森の魔女と託宣の誓い -龍の託宣5-
「ヴァルト様、こんな明るい時間からこんなこといけませんわ」
「新妻を愛でるのに昼も夜もないだろう」
「なっ!?」

 続く口づけに心地よさよりももどかしさが募っていく。くすぶる熱をどうしたらいいのか分からない。

「可愛いな」

 唇をやさしく()みながら、ジークヴァルトがふっと笑みを落とした。余裕のない自分を笑われているようで、赤い顔のままリーゼロッテは拗ねた顔をする。

「可愛いなどと……こんなときだけ調子がいいですわ」
「お前のことはいつだって可愛いと思っている」
「そんなこと、今まで口にもなさらなかったくせに」
「ずっとそう思っていた。口に出さなかっただけだ」
「思っていたなら、どうして言ってくださらなかったのですか……?」

 今までの誤解とすれ違いを思い出す。そのひと言さえあれば、あんなにも遠回りしなくて済んだのに。いくら口下手でも、こんな短い単語を言えないはずはないだろう。
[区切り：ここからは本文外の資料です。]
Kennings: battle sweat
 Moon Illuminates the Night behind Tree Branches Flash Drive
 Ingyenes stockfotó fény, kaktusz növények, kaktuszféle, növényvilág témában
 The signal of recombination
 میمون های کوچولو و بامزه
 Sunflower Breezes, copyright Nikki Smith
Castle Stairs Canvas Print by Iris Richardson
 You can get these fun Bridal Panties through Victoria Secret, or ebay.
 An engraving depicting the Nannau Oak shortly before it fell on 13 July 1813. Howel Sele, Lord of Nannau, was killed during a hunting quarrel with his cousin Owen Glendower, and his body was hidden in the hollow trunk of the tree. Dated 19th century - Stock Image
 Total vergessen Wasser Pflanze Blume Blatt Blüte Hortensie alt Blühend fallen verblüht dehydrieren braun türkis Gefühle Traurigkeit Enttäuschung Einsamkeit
「言ってよかったのか? そんなことしたら止まらなくなっていたぞ」

 熱い吐息交じりに耳元で囁かれた。次いで首筋を強く吸い上げられる。ちくりとした痛みと共に、しるしが肌の上に刻みつけられた。
 その動きは迷いがなく、まるでもう止めるつもりはないのだと言っているようで――。

 エスカレートしていく唇が、リーゼロッテを追い立てていく。それを見てジークヴァルトは魔王の笑みを浮かべてたのしんでいるようだ。
 余裕の視線が悔しくて、リーゼロッテは頬を膨らませた。今までそんなそぶりは見せもしなかったくせに。淡白どころか、ひどい手のひら返しだ。
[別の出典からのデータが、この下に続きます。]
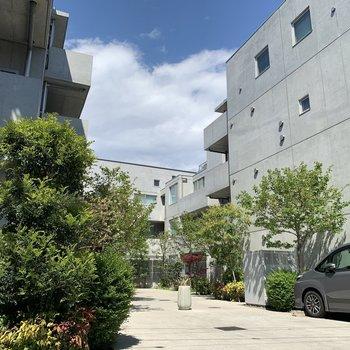 緑とコンクリートの建物がこれまたおしゃれ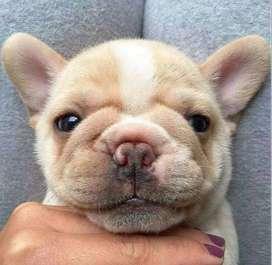 Los mas lindos colores bulldog frances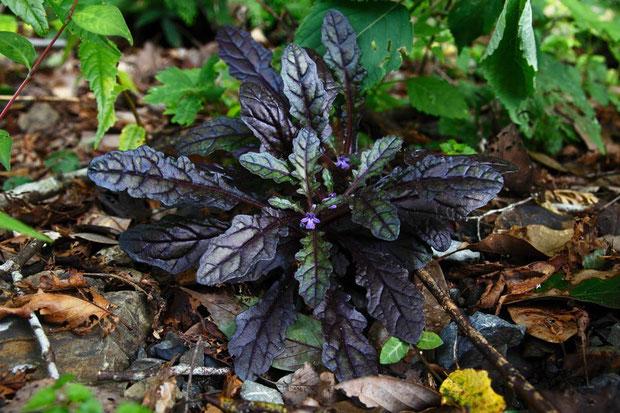 タチキランソウ (立金瘡小草) シソ科 キランソウ属  相方は葉の色が大いに気に入ったようだ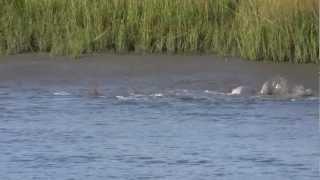 kiawah river dolphins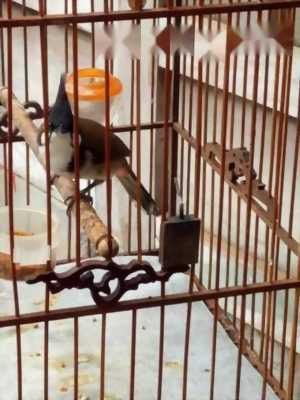 Bán chim Bình Định 2 mùa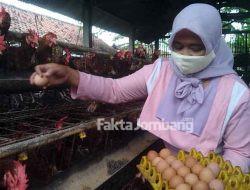 Harga Telur Turun Tapi Pakan Naik, Peternak Ayam Petelur di Jombang Mengeluh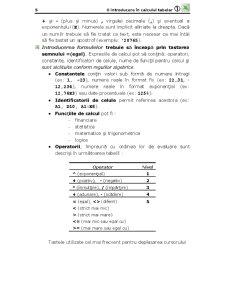 Microsoft Office Excel - O Introducere în Calculul Tabelar - Pagina 5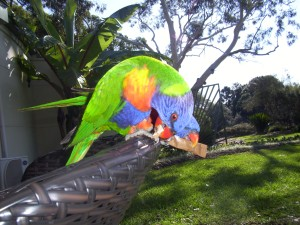 Parrots, eating my sugar.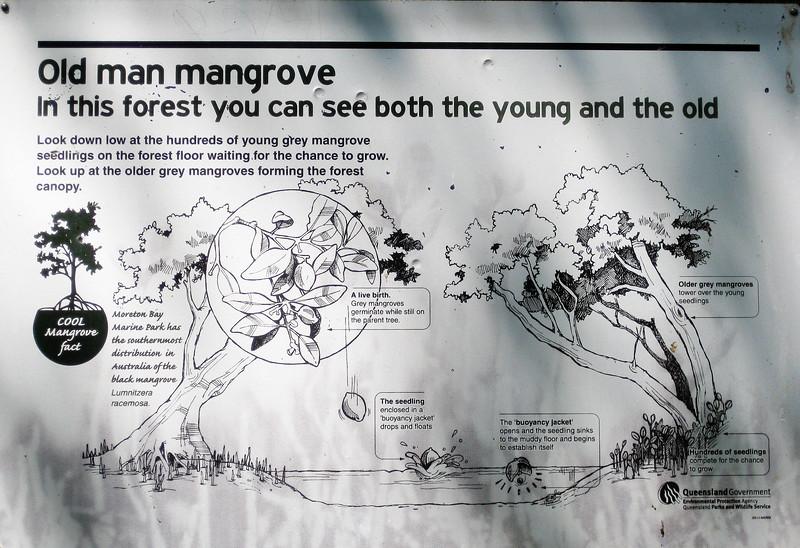 Mangrove Information - Wynnum Mangrove Boardwalk & Wynnum North Reserve; Wynnum North, Brisbane, Queensland, Australia; 17 October 2012. Photos by Des Thureson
「……このようなこと、ヴァルト様はご興味がないのだと……わたくしそう思っておりましたわ」
「ふっ、馬鹿を言うな。オレはずっとお前にこうして触れたいと思っていたぞ」
「ずっと……? ずっとっていつからですの?」
「はじめから、ずっとだ」

 再開された口づけに思考が溶かされていく。
 あちこちを刺激され、リーゼロッテはジークヴァルトの熱に飲まれていった。